■ Extracto del documento
┌──

“El arte es largo y el tiempo es corto”
Charles Beaudelaire, Les fleurs du mal
VALÈNCIA. Madrid siempre tiene una visita pendiente. A lugares que estarías toda una vida recorriendo y no sería suficiente-efectivamente, me refiero al Museo del Prado- y a las fabulosas exposiciones temporales que se suceden sin solución de continuidad en sus grandes museos. Apenas día y medio en Madrid da para mucho y para poco a la vez, y uno siempre toma el camino del Este diciéndose “hasta la próxima”. Al menos para mí, se han acabado los días en que el caótico tráfico y las distancias difícilmente manejables para un valenciano, no permitían hacer ni la mitad de lo programado, porque parece que aquí también se han tomado en serio el asunto de la movilidad, y las bicicletas en este caso eléctricas, porque no es una ciudad plana precisamente, toman las calles.
Fue este martes cuando recién llegado me di un paseo matinal por el Barrio de las Letras y el Rastro. Ese Madrid castizo (déjenme emplear el tópico, porque no se me ocurre otra palabra) al que le cuesta lo suyo despertarse, quizás porque se acostó bien entrada la noche, contrastando sus apacibles primeras horas del día con las vías que rodean la ciudad atestadas de un tráfico tensionado al máximo. Se respira por tanto cierto olor a pueblo en un lugar cuyo pintoresquismo nunca debió irse, y que, afortunadamente, parece regresar poco a poco-algunos lo llaman gentrificación- después de unos años en los que, coincidiendo los tiempos duros de crisis, se cerraron numerosos negocios para abrirse otros dedicados a la compraventa al por mayor de mercancía de origen oriental, adueñándose extrañamente de un barrio que, por naturaleza, les era ajeno. Parece que las cosas vuelven a su sitio.
Yendo a lo mío, y dándome una vuelta por los anticuarios “de toda la vida” pude comprobar que la pintura antigua y la cerámica valenciana se defienden más, incluso, que en nuestra propia ciudad tal como pude comprobar al tantear un trío de piezas representativas: una pequeña tabla de José Navarro (Valencia 1867-1923), un plato de cerámica de Ribesalves (Castellón) y otro de reflejo metálico del siglo XVII. La cerámica valenciana siempre ha sido apreciada en Madrid, junto con la más autóctona de Talavera. Mi guía me descubrió la peculiar fachada de una tienda de antigüedades alicatada de arriba abajo con azulejos de figura valencianos del siglo XIX.

└──

■ Enunciado 1
Según la crónica sobre Madrid, ¿por qué son eléctricas las bicicletas que toman las calles? Responde en una a tres oraciones.
■ Enunciado 2
Escribe la continuación de la crónica sobre Madrid a partir de su última oración.
No hace falta consultar las líneas para resolver ninguna tarea.

■ Contenido de datos
┌──

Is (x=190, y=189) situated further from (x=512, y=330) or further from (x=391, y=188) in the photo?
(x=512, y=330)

└──

■ Respuesta escrita 1
Las bicicletas que toman las calles de Madrid son eléctricas porque no es una ciudad plana precisamente.

■ Respuesta escrita 2
A las tres tenía una cita con el Museo del Prado y como siempre me sucede con este lugar sagrado, el Walhalla del arte supremo, las mariposas hacen acto de presencia en el estómago. A otros les sucede lo mismo cuando van a ver un partido de su equipo, qué le vamos a hacer. La excusa en este caso era la espectacular exposición de una selección de fondos de la Hispanic Society, esa enorme colección de arte español (e iberoamericano) de todas las épocas, que fue atesorando Archer Milton Huntington, amante de todo lo que tuviera que ver con España desde la niñez. Inmensas adquisiciones a lo largo de toda su vida aprovechándose, y bien que hizo, de dos circunstancias: de su gran fortuna y de la inexistencia de una legislación que protegiera el patrimonio histórico español, circunstancia que permitió que saliera de nuestro país arte sublime.
Repasar una por una las maravillas que alberga la muestra es una tarea imposible así que me centraré en las piezas que tienen que ver con Valencia de una forma u otra. Para empezar, es impresionante la muestra de platos, braseros y albarelos de Manises de los siglos XV y XVI hispanomoriscos. Todas y cada una de las piezas excepcionales por su envergadura, decoración y maravilloso estado de conservación.
El sorollismo nos estalla en la cara de la forma más espectacular en Idilio en el mar, una magistral lección de técnica pictórica en la que sin puntos físicos de referencia espacial el artista mezcla el agua y los cuerpos y reflejos de luz mediterránea. El Prado posee en su colección otro lienzo muy parecido Niños en la playa y que también se pintó entre 1909 y 1910. Verlos juntos hubiese sido un interesante juego.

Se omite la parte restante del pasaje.